The proposed new fund will acquire fully completed commercial real estate properties at prime locations with clear titles and occupancy certificates and a capex of a set. Over the past year, BHIVE has solidified its position as the largest co-working operator in Bengaluru, closing transactions upwards of Rs 200 crore.
“There has been exponential growth in the number of AIFs in India. Unlike a decade ago, when offshore investors were funding India’s AIFs, the expanding pool of domestic investors is helping them grow today. We see a tremendous opportunity in this segment and will go aggressive with our plans as we embark on the next growth phase of the organisation,” said Sheshagiri Rao Paplikar, Founder & CEO of the BHIVE.
The company has also said that it will wind up its current AIF fund, which Sandeep Gupta was managing. This transition marks Gupta’s decision to pursue new opportunities outside BHIVE. Despite his departure, BHIVE emphasises that there will be no disruption to its investment trajectory or impact on its current portfolio., as the current AIF has not yet been operational. .
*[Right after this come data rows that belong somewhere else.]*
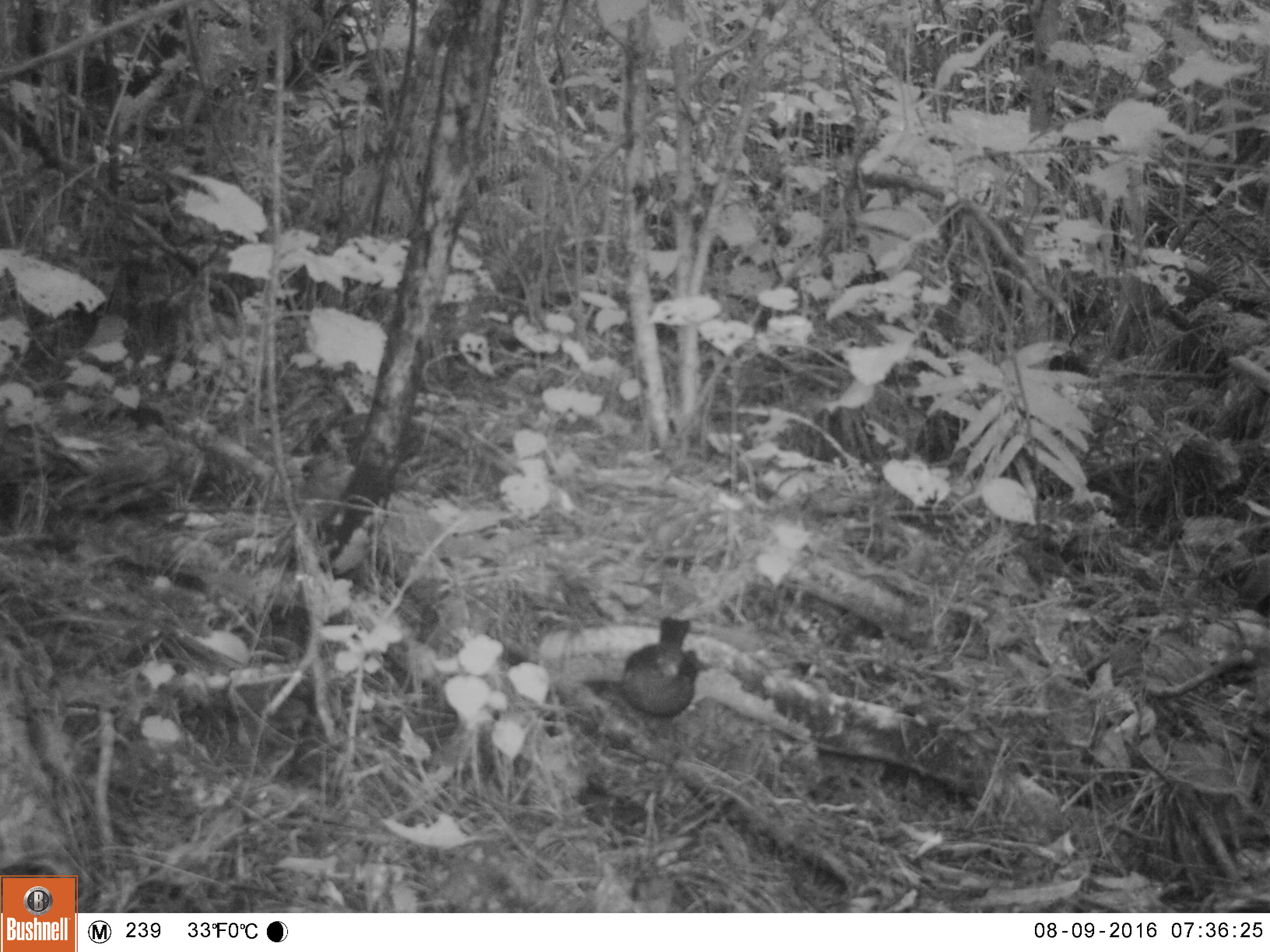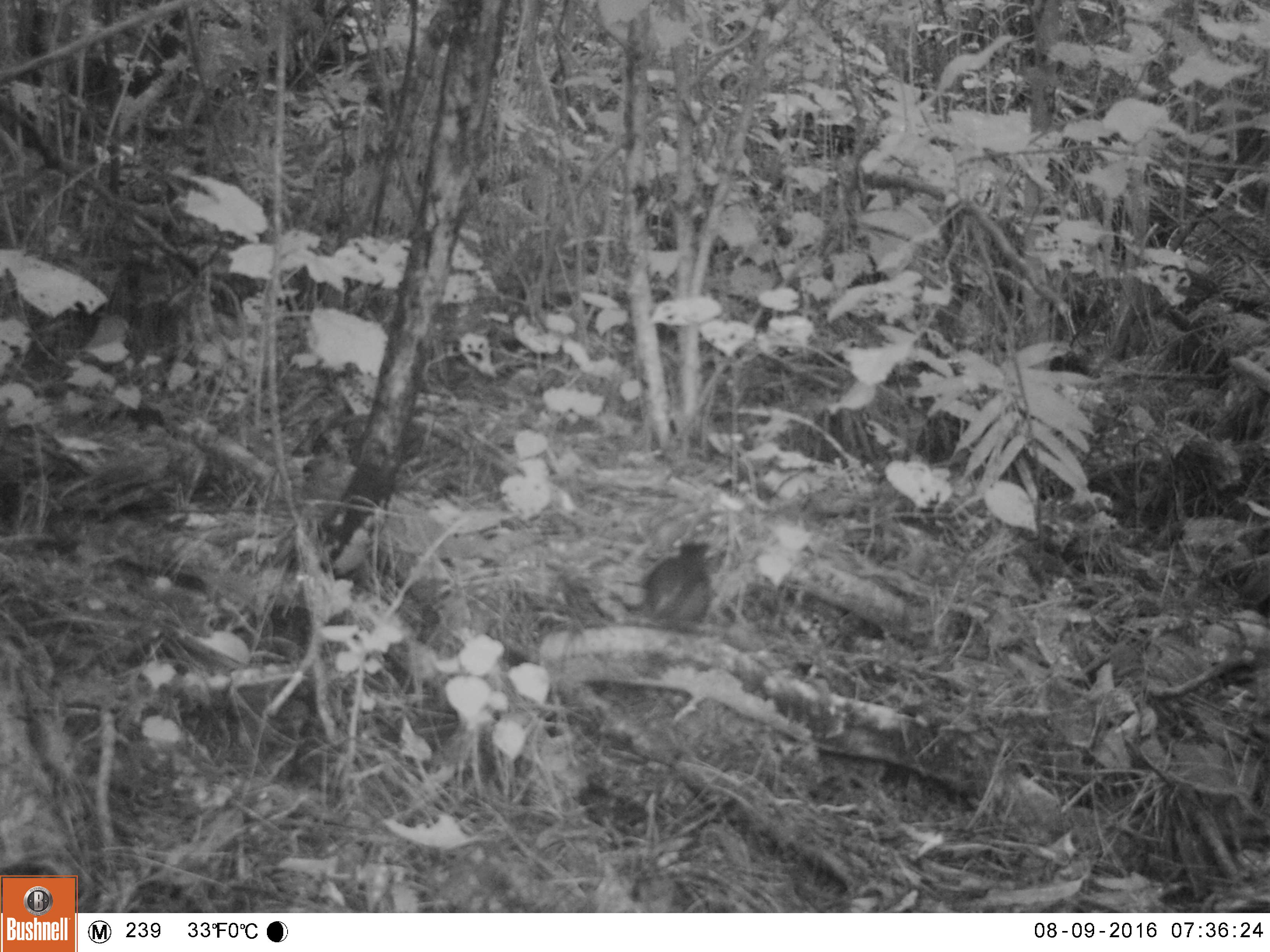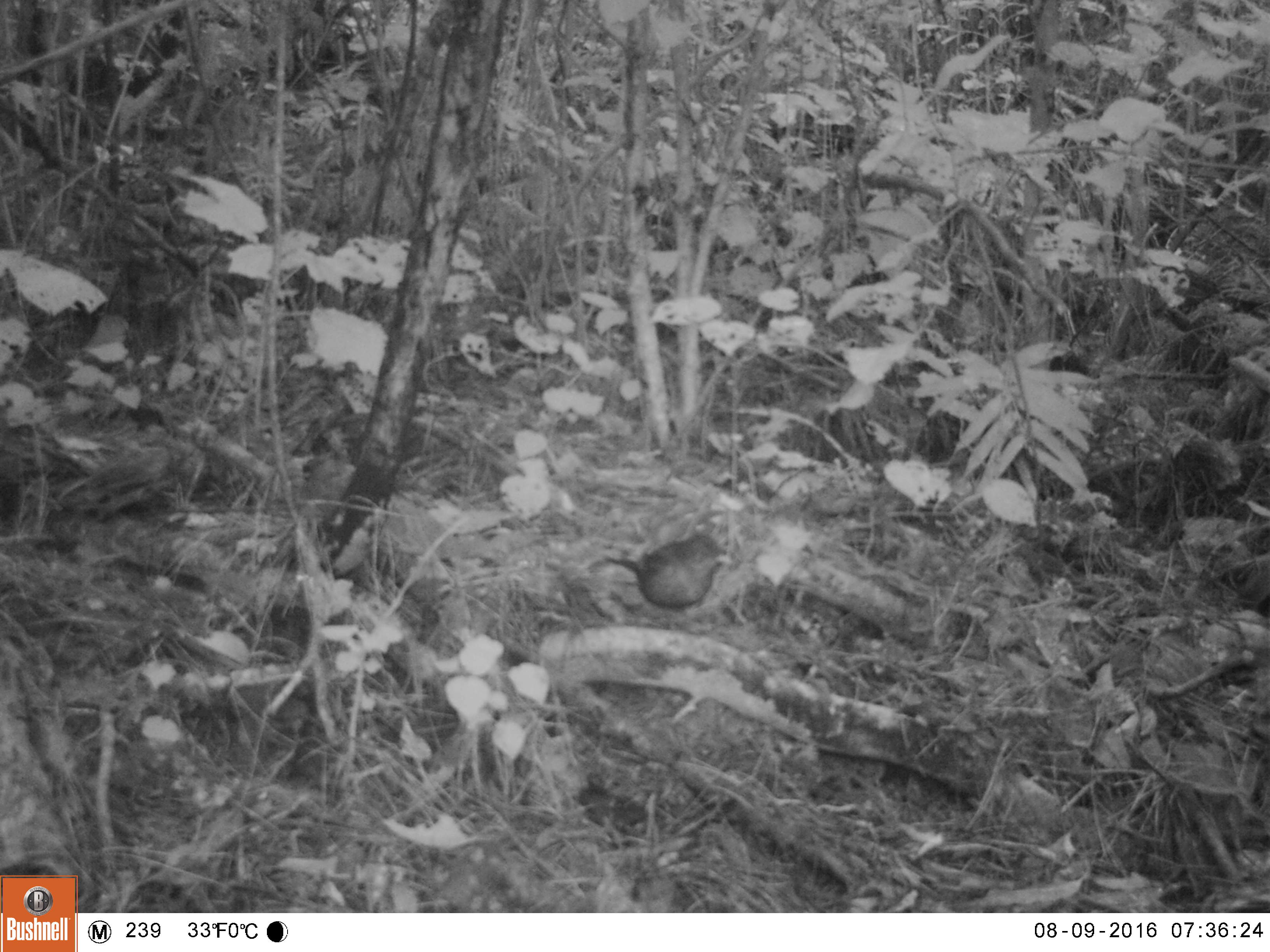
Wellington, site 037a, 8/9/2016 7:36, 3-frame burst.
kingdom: Animalia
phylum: Chordata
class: Aves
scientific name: Aves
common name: bird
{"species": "bird (Aves)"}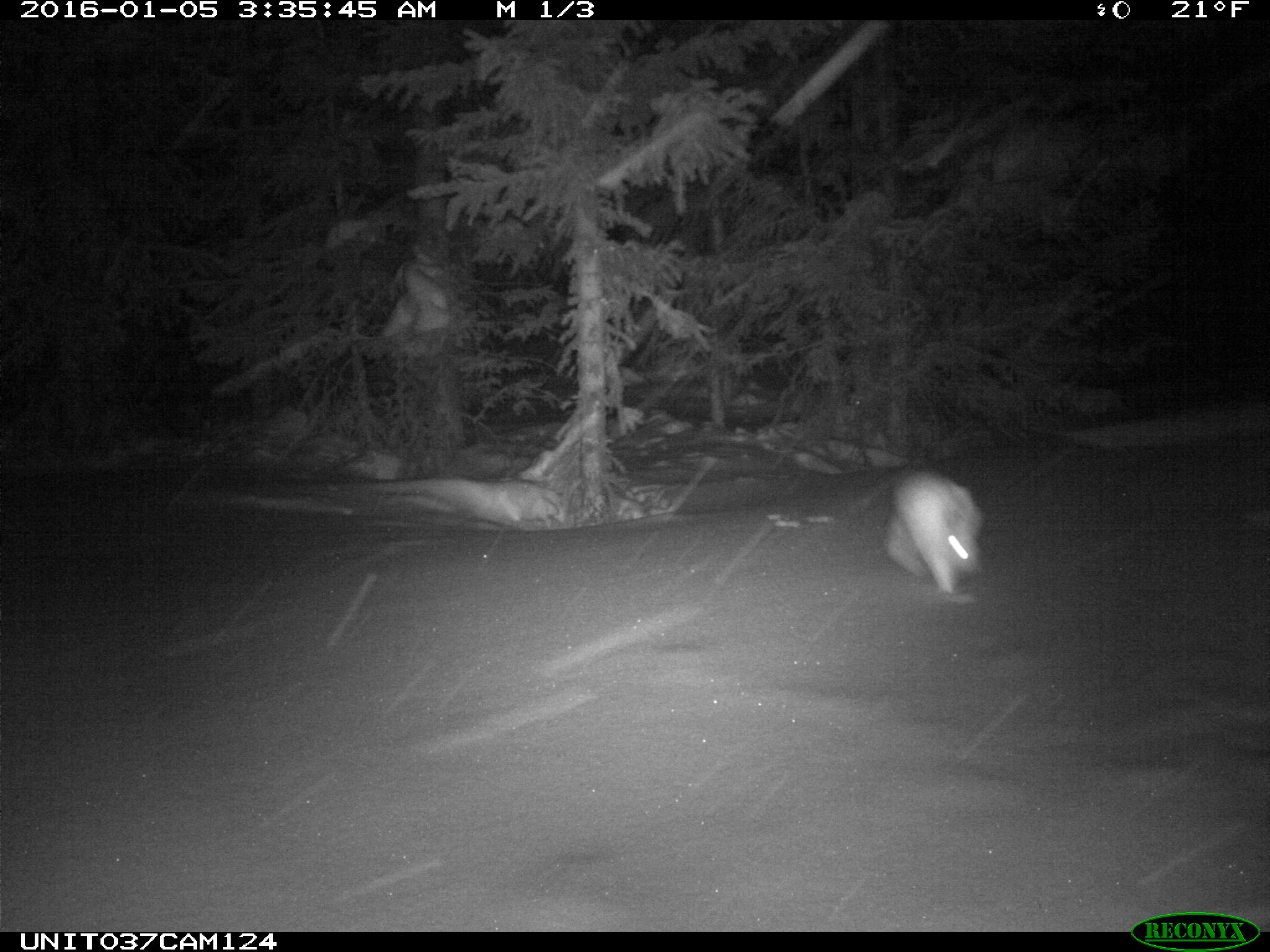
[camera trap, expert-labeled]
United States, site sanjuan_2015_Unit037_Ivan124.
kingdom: Animalia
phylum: Chordata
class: Mammalia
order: Lagomorpha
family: Leporidae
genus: Lepus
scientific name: Lepus americanus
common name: snowshoe hare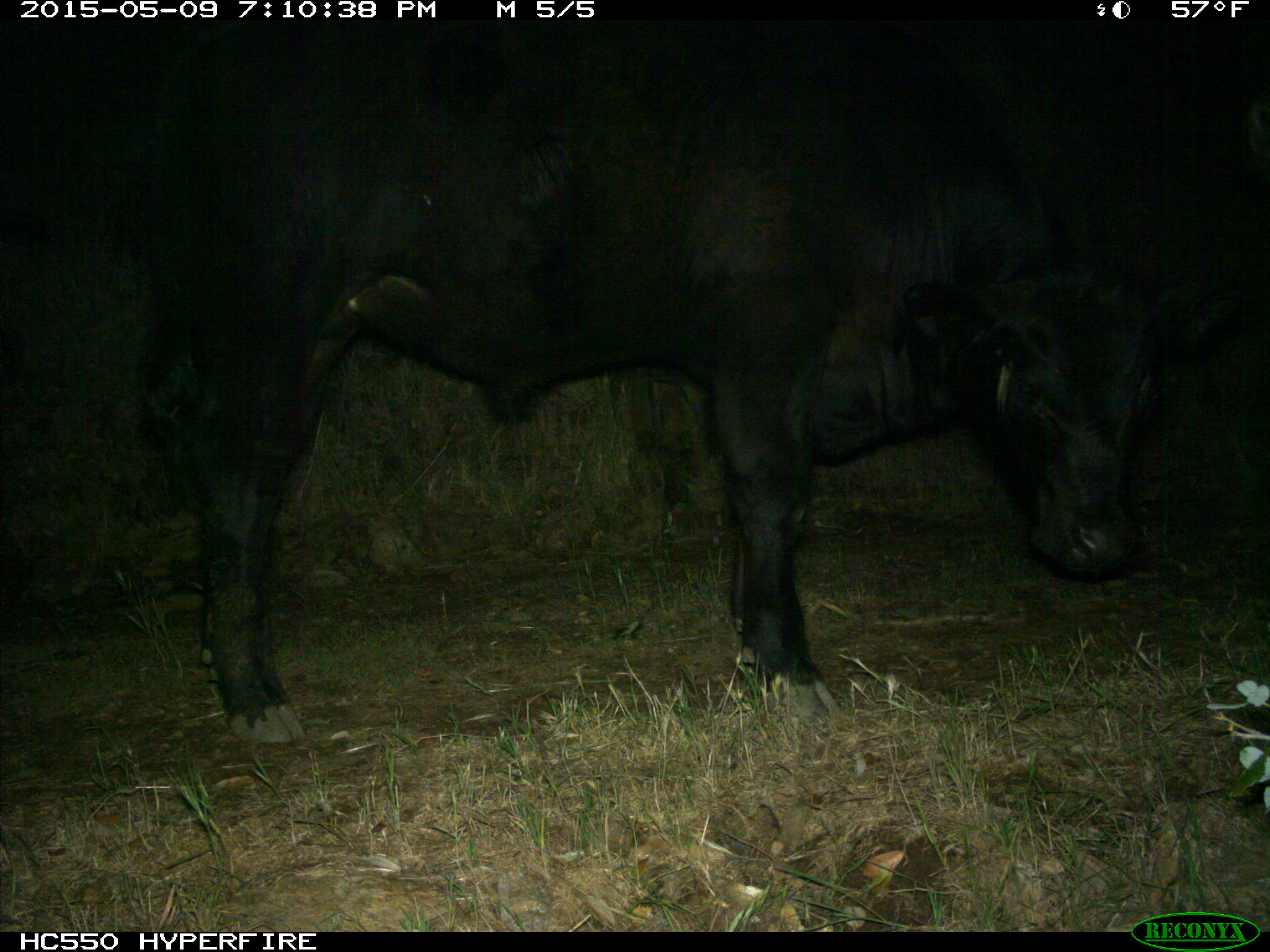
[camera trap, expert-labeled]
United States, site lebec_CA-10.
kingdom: Animalia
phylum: Chordata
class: Mammalia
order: Artiodactyla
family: Bovidae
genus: Bos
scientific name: Bos taurus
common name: domestic cow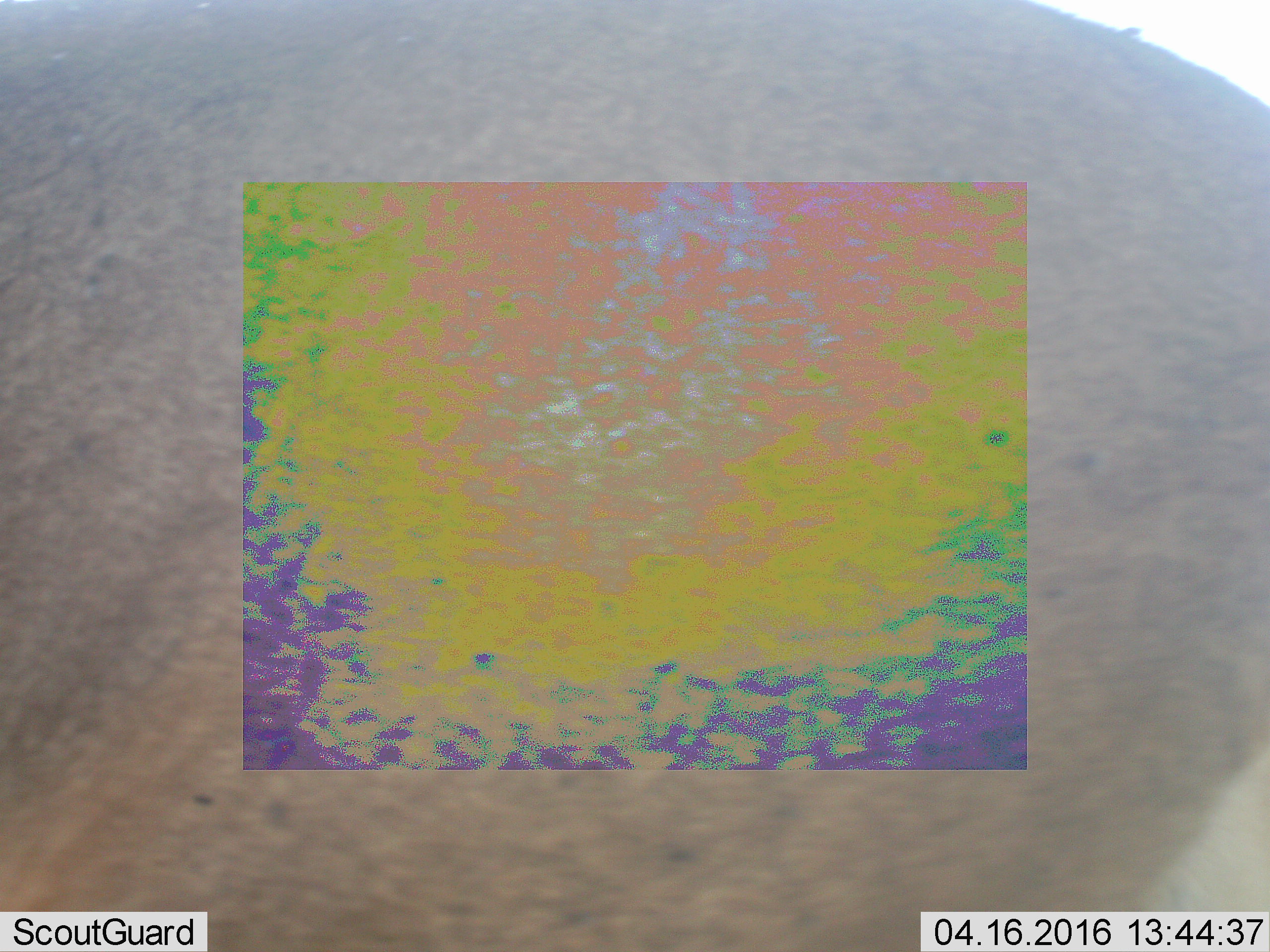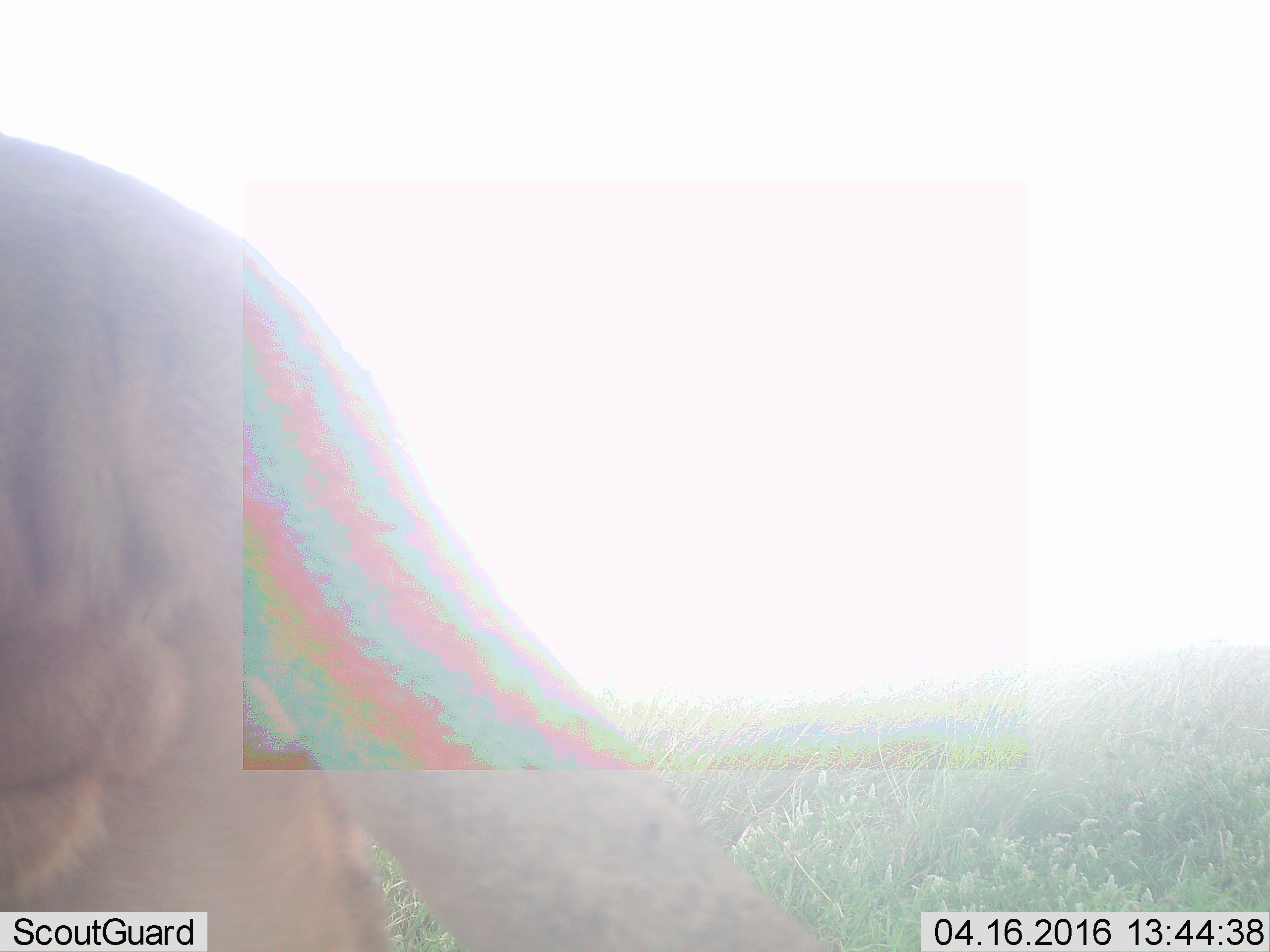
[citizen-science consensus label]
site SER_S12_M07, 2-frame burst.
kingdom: Animalia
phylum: Chordata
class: Mammalia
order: Carnivora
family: Felidae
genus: Panthera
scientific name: Panthera leo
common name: lion male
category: lionmale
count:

“Change is inherent in the investment landscape. Our team, fortified by expertise and dedication, is committed to delivering optimum results and upholding our investors’ trust in us,” said Paplikar.
The new fund will offer a unique opportunity to High Net-worth Individuals (HNIs) and family-owned businesses looking to participate in the commercial real estate growth story with a minimum investment of Rs one crore.
BHIVE Workspace has been aggressively expanding its footprint across Bangalore and eyeing new opportunities in other top commercial markets. It operates 25 flexible and managed office assets totalling 1.5 mn sq ft across Bangalore.
India’s office markets have demonstrated remarkable resilience, maintaining a consistent level of quarterly leasing activity throughout the first two quarters of 2023, led by Tech and Flex.
From an operational footprint of under 20 mn sq ft at the end of 2018, the flex segment, as of March 2023, has grown 3X in size across the top seven cities, driven by rising demand for managed space solutions from enterprises cutting across geographies and industries. The sector is poised to double its footprint over the next five years, crossing the 100 mn sq ft mark across the top seven cities by the end of 2027.